また、非課税または課税が繰り延べとなる組織再編が行われた企業の株式を2年以内に処分した際に課される30%の追徴税率が廃止されます。
国際税務に関する改正案
当法案により、コロンビアの以下の国際税務に関する規則の一部も改正されることとなります。
- 配当金に対する源泉徴収税率が5%に据え置かれる一方で、ロイヤルティ及びサービスに対する源泉徴収税率が(15%から)20%に引き上げられ、マネジメントフィーの支払いに対する税率が33%に引き上げられます。
- 支店の税制が現行の帰属地別のシステムから全世界的なシステムに改正され、支店に帰属する金融費用の損金算入を否認する措置が導入されます。
- コロンビア法人の株式の間接譲渡へに対する課税。
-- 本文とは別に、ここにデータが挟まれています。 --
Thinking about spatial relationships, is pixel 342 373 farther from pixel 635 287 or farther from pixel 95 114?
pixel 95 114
ただし、当該株式が認可及び規制を受けている証券取引所で取引されている場合、またはコロンビア資産が売却される外国法人の総資産価値の20%以下の場合には例外が認められます。
- 外国子会社(CFC: controlled foreign company)の能動的(経済実態のある事業から得る)所得(active income)がCFCの総所得の80%に達する場合には、(コスト及び費用を考慮した後の)そのすべての所得が能動的所得とみなされることとなります。
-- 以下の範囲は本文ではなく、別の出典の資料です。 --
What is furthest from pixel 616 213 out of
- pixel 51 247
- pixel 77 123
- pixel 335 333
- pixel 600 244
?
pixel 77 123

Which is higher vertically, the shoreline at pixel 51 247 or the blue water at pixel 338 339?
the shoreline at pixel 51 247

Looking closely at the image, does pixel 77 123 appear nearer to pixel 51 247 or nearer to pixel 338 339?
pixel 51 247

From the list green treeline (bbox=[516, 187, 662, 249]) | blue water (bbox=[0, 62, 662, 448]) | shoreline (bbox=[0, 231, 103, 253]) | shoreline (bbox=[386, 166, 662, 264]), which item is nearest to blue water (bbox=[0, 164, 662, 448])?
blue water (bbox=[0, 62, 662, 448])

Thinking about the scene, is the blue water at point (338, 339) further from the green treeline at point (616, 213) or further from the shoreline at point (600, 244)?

- 外国からの配当金、外国子会社株式の売却及びCFC株式について非課税を認めることにより多国籍企業を誘致する新しい持株会社制度が導入されます。
その他の改正
当法案により、以下も認められます。
- 所得をもたらす活動に起因する税金の損金算入
- 工業・商業税(ICA)及び金融取引税(GMF)の50%の所得税額控除
- 税務当局が財及びサービスの国内販売について独立企業間の評価を要求する権限
当法案により、次の一部のインセンティブの改正や導入も行われます。そのインセンティブとは、(1)所得税率の引き下げ、加速償却、及び「メガ投資」に対する配当金の源泉徴収税の免除、(2)「紛争地帯」での公共事業プロジェクトに関与する民間投資に対する税額控除、(3)ハイテク関連投資については5年間、農業関連投資については10年間の「免税期間(tax holiday)」、及び(4)新設または「著しい改装」ホテルに対する9%の所得税率(20年間適用)です。
本稿は英語版(原文)のコンテンツを和訳したものです。日本語版と英語版との内容に相違がある場合は英語版が優先されます。